Dataset entries:
* * * * * * *

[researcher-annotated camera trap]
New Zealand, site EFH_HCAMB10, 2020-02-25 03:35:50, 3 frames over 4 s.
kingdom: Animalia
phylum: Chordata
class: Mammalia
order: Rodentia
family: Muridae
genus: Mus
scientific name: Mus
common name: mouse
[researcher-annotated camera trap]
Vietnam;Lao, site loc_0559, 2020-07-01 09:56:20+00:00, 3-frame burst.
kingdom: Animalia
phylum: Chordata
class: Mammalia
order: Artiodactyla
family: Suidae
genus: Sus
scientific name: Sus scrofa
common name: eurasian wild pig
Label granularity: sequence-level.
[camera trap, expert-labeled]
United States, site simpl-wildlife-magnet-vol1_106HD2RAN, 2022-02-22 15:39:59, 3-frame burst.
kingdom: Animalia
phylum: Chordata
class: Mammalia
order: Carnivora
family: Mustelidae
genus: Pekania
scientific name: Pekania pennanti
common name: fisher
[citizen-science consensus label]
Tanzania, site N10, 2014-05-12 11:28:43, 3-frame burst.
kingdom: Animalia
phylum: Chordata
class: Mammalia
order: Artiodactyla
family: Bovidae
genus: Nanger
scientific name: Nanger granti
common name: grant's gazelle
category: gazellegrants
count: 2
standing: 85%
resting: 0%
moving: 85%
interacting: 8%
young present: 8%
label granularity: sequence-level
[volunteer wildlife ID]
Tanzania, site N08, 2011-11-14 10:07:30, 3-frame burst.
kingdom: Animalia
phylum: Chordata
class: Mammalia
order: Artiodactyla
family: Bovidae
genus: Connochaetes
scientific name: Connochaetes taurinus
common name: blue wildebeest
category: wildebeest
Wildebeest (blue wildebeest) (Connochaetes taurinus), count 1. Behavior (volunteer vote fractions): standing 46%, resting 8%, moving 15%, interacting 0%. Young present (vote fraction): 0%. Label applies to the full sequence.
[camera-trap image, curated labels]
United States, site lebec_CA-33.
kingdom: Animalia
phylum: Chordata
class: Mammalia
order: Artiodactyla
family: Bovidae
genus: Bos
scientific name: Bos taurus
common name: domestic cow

* * * * * * *

Work task -
Copy the lines above exactly, beginning at the line that has "standing: 85%" and stopping after the line that has "genus: Connochaetes", and omit the rest.

Answer box -
standing: 85%
resting: 0%
moving: 85%
interacting: 8%
young present: 8%
label granularity: sequence-level
[volunteer wildlife ID]
Tanzania, site N08, 2011-11-14 10:07:30, 3-frame burst.
kingdom: Animalia
phylum: Chordata
class: Mammalia
order: Artiodactyla
family: Bovidae
genus: Connochaetes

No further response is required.